On Mon, 9 Feb 1998, Phil Howard wrote:
Patrick McManus writes:
At the risk of introducing meaningful background literature: ftp://ds.internic.net/rfc/rfc2068.txt
I direct folks to 14.36.1 "Byte Ranges" which when interleaved with pipelined requests comes very close to achieving client-driven multiplexing that I'd suggest from a UI pov will behave much better than the multiple connections method (eliminating the cost of tcp congestion control but at the cost of some application protocol overhead).
As a server implementor, let me simply say this makes no sense and is a perversion of what byte ranges are intended for. You will end up repeating the request headers (which can be sizable) far too often, will put far too much load on the server, will break whenever you get dynamic content, etc.
More than application overhead, I suspect the biggest problem with this otherwise good idea is that it won't be implemented corrently by the browsers or the servers.
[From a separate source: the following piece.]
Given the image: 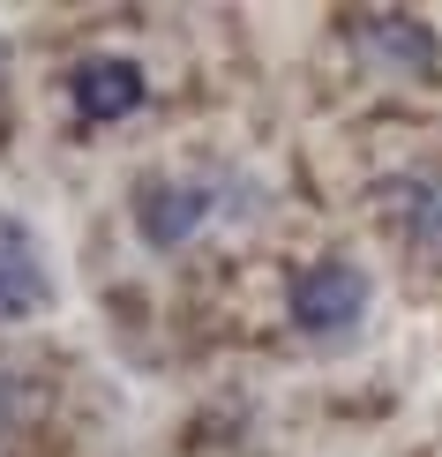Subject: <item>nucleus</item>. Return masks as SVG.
Listing matches in <instances>:
<instances>
[{"label":"nucleus","instance_id":"obj_1","mask_svg":"<svg viewBox=\"0 0 442 457\" xmlns=\"http://www.w3.org/2000/svg\"><path fill=\"white\" fill-rule=\"evenodd\" d=\"M285 315H293V330H307V337L353 330V322L368 315V270L345 262V255L307 262V270L293 278V293H285Z\"/></svg>","mask_w":442,"mask_h":457},{"label":"nucleus","instance_id":"obj_2","mask_svg":"<svg viewBox=\"0 0 442 457\" xmlns=\"http://www.w3.org/2000/svg\"><path fill=\"white\" fill-rule=\"evenodd\" d=\"M150 98V75L143 61H128V53H83V61L68 68V105H75V120H90V128H113V120H128V112H143Z\"/></svg>","mask_w":442,"mask_h":457},{"label":"nucleus","instance_id":"obj_3","mask_svg":"<svg viewBox=\"0 0 442 457\" xmlns=\"http://www.w3.org/2000/svg\"><path fill=\"white\" fill-rule=\"evenodd\" d=\"M210 211H218V187L210 180H143L136 187V233H143V247H158V255L188 247L210 225Z\"/></svg>","mask_w":442,"mask_h":457},{"label":"nucleus","instance_id":"obj_4","mask_svg":"<svg viewBox=\"0 0 442 457\" xmlns=\"http://www.w3.org/2000/svg\"><path fill=\"white\" fill-rule=\"evenodd\" d=\"M53 308V270H46V247L15 211H0V322H23Z\"/></svg>","mask_w":442,"mask_h":457},{"label":"nucleus","instance_id":"obj_5","mask_svg":"<svg viewBox=\"0 0 442 457\" xmlns=\"http://www.w3.org/2000/svg\"><path fill=\"white\" fill-rule=\"evenodd\" d=\"M360 53H382V61H397L405 75H428L442 61L435 30L420 15H360Z\"/></svg>","mask_w":442,"mask_h":457}]
</instances>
For example on the server end, it would see multiple requests for the same object, at different byte ranges. If that object is being created on the fly by a program process (e.g. CGI) the browser won't have a clue of the size.
What is the correct behaviour of the server if the request is made for bytes 0-2047 of an object which invokes a CGI program to create that object? Obviously it can send the first 2048 bytes, but then what?
For dynamic content, it normally has to send the whole document. That is a legal response to a byte range request.